/barrier-headless

Running barrier headless on a raspberry pi

barrier-headless

This is a write up on how to run barrier (the synergy-core fork) on a headless raspberry pi. It's based on the work of hishamk, describing how to do the same thing for the original synergy.

Why is this useful?

If you're running multiple machines, none of them being the primary one, and you don't want to have the server machine running all the time just to share mouse and keyboard, this guide might be for you.

Limitations

The keyboard still sends keys to the host system. I have to look into how to disable that.

Security considerations

I've read on some forums, that running barrier as service with root privileges is dangerous. So use at own risk.

More Info

I'm no linux expert. I just customized what I found over at hishamk's repo. For more technical details, please visit his repository.

Tested Configuration

Raspberry Pi 3B, 16GB SD card, Raspberry Pi OS Lite (Debian 12 / bookworm) 32-bit. "Lite" OS is no desktop environment, command line only.

Setup steps

  1. Boot up and allow to configure itself for the first time; login.
  2. sudo apt update
  3. sudo apt upgrade
  4. Compile barrier. See their wiki for instructions.
    • Note, the "libqt4-dev" package it references is not available anymore, and can be omitted from the package list when installing -- it's not used.
    • It's important that you compile using the Release build configuration. Edit clean_build.sh, change line 12 from -Debug to -Release.
  5. sudo apt install xorg xserver-xorg-video-dummy
  6. git clone https://github.com/yozzozo/barrier-headless.git ~/barrier-headless
  7. Ensure /etc/hostname reflects the name of the server appropriately.
  8. Create barrier config (i.e. on another machine) and copy it to /etc/barrier.conf
    • Ensure you convert the line endings to LF if you used a Windows machine to create the file.
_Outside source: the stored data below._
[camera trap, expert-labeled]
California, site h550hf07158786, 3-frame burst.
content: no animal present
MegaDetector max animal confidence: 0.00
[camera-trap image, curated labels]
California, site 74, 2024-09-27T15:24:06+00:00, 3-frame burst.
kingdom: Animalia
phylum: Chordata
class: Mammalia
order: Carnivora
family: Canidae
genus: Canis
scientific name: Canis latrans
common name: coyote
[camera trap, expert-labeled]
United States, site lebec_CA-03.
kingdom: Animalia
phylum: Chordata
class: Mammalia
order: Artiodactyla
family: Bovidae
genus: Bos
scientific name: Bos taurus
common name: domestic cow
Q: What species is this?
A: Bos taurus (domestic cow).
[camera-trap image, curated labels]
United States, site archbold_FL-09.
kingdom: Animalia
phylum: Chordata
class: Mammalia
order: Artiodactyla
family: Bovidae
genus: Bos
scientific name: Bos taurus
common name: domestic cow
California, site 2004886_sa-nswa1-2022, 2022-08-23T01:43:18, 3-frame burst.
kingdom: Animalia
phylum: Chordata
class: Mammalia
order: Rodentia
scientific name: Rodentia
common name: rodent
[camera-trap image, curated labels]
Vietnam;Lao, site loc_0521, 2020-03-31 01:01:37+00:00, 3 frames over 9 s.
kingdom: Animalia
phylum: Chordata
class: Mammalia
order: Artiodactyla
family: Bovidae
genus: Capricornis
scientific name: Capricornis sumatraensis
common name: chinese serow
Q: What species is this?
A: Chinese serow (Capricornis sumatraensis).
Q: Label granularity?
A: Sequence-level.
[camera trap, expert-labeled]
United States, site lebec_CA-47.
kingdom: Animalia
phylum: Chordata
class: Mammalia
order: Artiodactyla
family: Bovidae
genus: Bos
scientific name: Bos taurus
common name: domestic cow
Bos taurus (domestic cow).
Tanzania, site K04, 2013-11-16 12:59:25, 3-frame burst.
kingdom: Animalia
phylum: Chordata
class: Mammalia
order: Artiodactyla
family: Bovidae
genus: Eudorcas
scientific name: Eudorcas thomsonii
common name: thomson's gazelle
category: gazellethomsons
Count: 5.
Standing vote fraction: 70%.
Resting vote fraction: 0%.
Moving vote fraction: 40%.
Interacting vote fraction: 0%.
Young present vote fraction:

For some reason barrier didn't like CRLF.
    • Ensure the config file has the new server hostname in it, in the screens and links sections
  9. Following barrier's steps, start creating an SSL configuration. First create the directory hierarchy: mkdir -p ~/.local/share/barrier/SSL/Fingerprints
  10. Then create the SSL config PEM (key pair): openssl req -x509 -nodes -days 365 -subj /CN=Barrier -newkey rsa:2048 -keyout /home/<USER>/.local/share/barrier/SSL/Barrier.pem -out /home/<USER>/.local/share/barrier/SSL/Barrier.pem
  11. Generate an SSL config fingerprint for the server: openssl x509 -fingerprint -sha1 -noout -in ~/.local/share/barrier/SSL/Barrier.pem
  12. Copy the output fingerprint (long hex string separated by colons) into ~/.local/share/barrier/SSL/Fingerprints/Local.txt
  13. Copy the ~/.local/share/barrier dir hierarchy to /root (ensuring owner is root for all copied files/dirs)
  14. Copy X config file: sudo cp barrier-headless/xorg_dummy.config /etc/X11/xorg.conf.d/
  15. Copy X service file: sudo cp barrier-headless/x_dummy.service /etc/systemd/system/
  16. Copy barrier service file: sudo cp barrier-headless/barrier.service /etc/systemd/system/
  17. Change owner: sudo chown root:root /etc/systemd/system/barrier.service /etc/systemd/system/x_dummy.service
  18. Add execute flag (not sure if needed): sudo chmod uog+x /etc/systemd/system/barrier.service /etc/systemd/system/x_dummy.service
  19. Reload systemd: systemctl daemon-reload
  20. Start X dummy service: systemctl start x_dummy
  21. Check its status: systemctl status x_dummy
  22. Start barrier server: systemctl start barrier
  23. Check its status: systemctl status barrier
  24. Enable both services to start persistently: systemctl enable x_dummy.service; systemctl enable barrier.service
  25. reboot

Note: it may be necessary to modify connecting clients' SSL trusted hosts file, if the server is being reused with a new certificate.